» **Texto da página**:
◆ ◆ ◆ ◆

Trabalhando para o secretário do Tesouro, Robert Rubin, dissemos a Reich algo nesse sentido: “Sim, você  está certo. Mas não dá pra fazer agora. Os eleitores americanos estão zangados. Precisamos aumentar os impostos sobre os ricos, colocar o déficit orçamentário a caminho do zero e gerar uma recuperação econômica baseada em alto investimento e alto crescimento da produtividade. Abordaremos muitas dessas questões neste ano, e no próximo ano faremos o Nafta (Acordo de Livre Comércio da América do Norte). Podemos voltar à construção de pontes e à social-democracia depois.”

Reich perdeu esse debate político, e o governo Clinton nunca conseguiu perseguir a social-democracia, a construção de pontes ou o florescimento em massa. Podíamos ter tomado esse caminho, mas os republicanos retomaram a Câmara dos Deputados e embarcaram numa campanha (de obstrução) de terra arrasada sob o comando do presidente da Casa, Newt Gingrich.

◆ ◆ ◆ ◆

» **Dados fornecidos**:

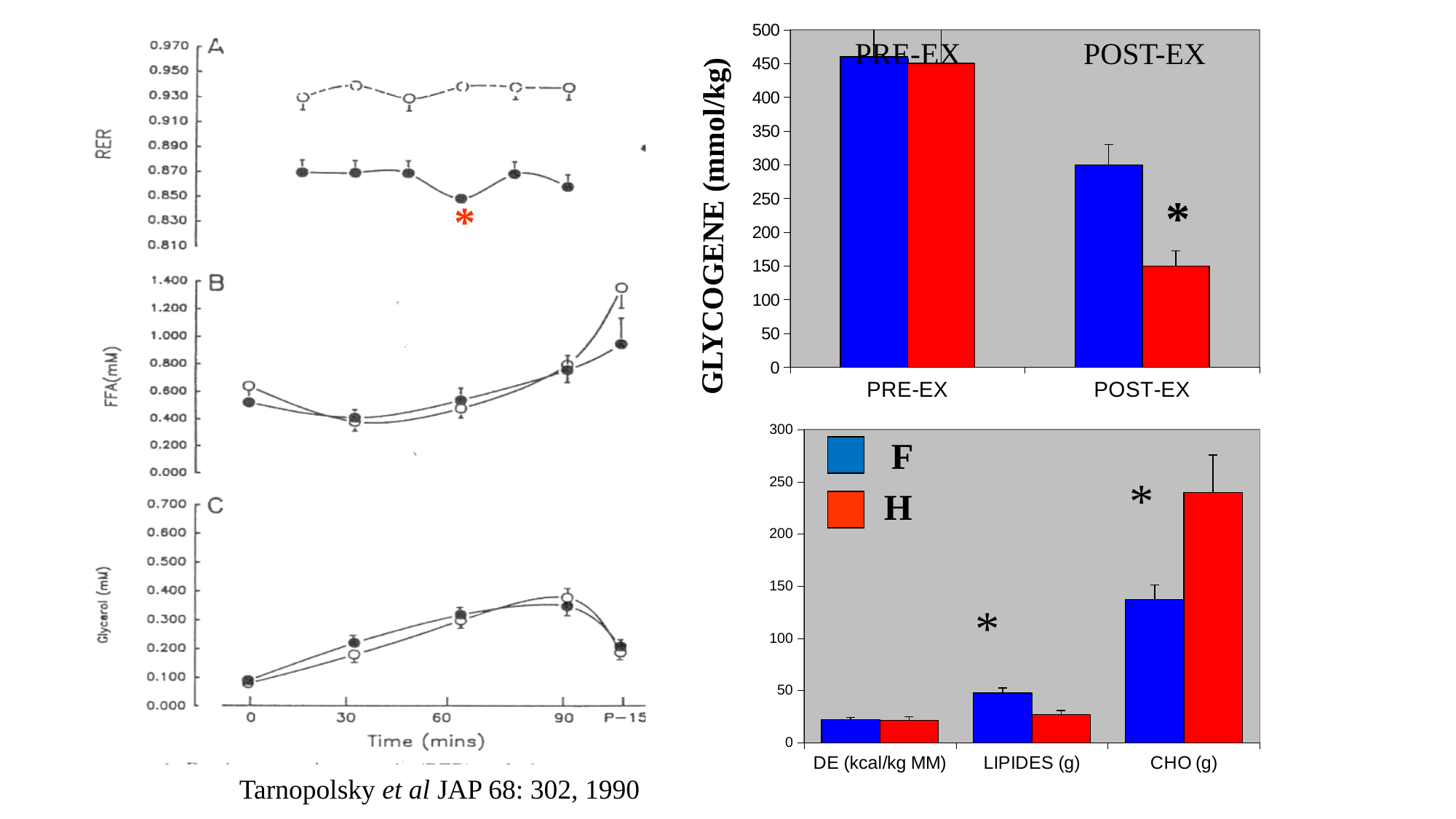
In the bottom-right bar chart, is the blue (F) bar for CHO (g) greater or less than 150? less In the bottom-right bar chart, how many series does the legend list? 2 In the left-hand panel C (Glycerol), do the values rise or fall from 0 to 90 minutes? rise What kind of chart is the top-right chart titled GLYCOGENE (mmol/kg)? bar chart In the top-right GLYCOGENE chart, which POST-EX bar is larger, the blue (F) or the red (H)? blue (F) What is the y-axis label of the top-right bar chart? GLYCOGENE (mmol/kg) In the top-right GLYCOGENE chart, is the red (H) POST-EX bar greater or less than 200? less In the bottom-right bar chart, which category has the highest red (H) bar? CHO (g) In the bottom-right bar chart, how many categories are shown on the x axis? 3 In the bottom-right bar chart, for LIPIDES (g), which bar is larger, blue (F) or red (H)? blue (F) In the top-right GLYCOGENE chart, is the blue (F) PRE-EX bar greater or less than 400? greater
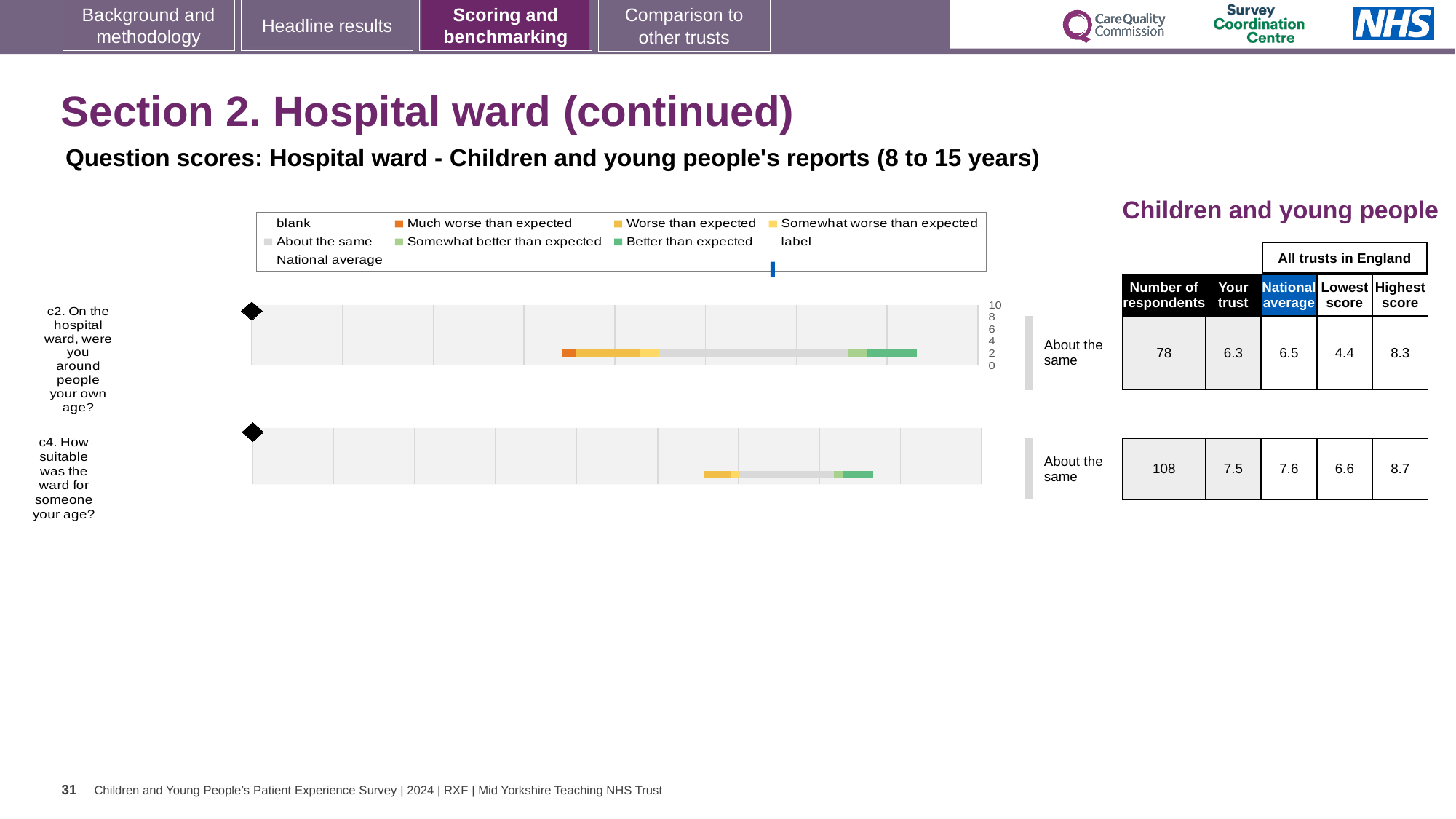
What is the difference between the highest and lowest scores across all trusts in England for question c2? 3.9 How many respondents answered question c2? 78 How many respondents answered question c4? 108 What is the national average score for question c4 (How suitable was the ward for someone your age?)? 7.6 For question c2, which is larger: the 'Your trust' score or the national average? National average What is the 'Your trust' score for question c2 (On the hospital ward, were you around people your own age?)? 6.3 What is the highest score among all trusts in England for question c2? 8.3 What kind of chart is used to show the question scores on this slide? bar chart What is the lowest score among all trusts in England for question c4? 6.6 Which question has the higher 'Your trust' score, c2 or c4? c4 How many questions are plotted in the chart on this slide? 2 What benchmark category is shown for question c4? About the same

◆ ◆ ◆ ◆

» **Explorar o material**:
1. Responda às perguntas sobre o texto a respeito do governo Clinton.
(a) Para quem trabalhavam os que falaram com Reich?
(b) Que acordo seria feito no ano seguinte, segundo o que foi dito a Reich?
(c) Sob o comando de quem os republicanos embarcaram na campanha de obstrução?
2. Retome o texto sobre o governo Clinton a partir do ponto em que ele termina.
A listagem não é necessária para realizar estas tarefas.

» **Respostas do exercício**:
1.
(a) Para o secretário do Tesouro, Robert Rubin.
(b) O Nafta (Acordo de Livre Comércio da América do Norte).
(c) Sob o comando do presidente da Câmara dos Deputados, Newt Gingrich.

2.
Gostaríamos que Hubbard estivesse do nosso lado nos debates políticos posteriores à chamada Revolução Republicana de 1994. “Nós, economistas”, escreve ele, “estamos deixando o debate público ir para os extremos opostos da construção de muros e de otimismo laissez-faire sobre mudanças e mercados que fazem tudo ficar bem”. Lendo isso, não posso deixar de pensar na resposta de Tonto a Zorro: “O que você quer dizer com ‘nós’, kemosabe?”

Ao recordar o debate do Partido Republicano do qual participou, Hubbard observa que a assistência de ajuste comercial (Trade Adjustment Assistance, no original em inglês) “surgia como tema político só quando se buscavam novas expansões comerciais”. Do contrário, “recebia pouca atenção durante longos períodos, ou qualquer interesse em sua ampliação”. Aqui, minha resposta é: “Glenn, você chegou tarde pra festa!”

Felizmente, ele trouxe grandes bebidas pra compensar seu atraso, fazendo-me desejar que tivesse seu livro em mãos há seis meses, antes que finalizasse o meu próprio livro, Slouching Towards Utopia: The Economic History of the Twentieth Century(”Rastejando até a Utopia: A História Econômica do Século 20”, em tradução livre do inglês). De fato, os marcos intelectuais a que Hubbard faz referência são em grande parte iguais aos meus: Karl Polanyi, Friedrich Hayek, John Maynard Keynes.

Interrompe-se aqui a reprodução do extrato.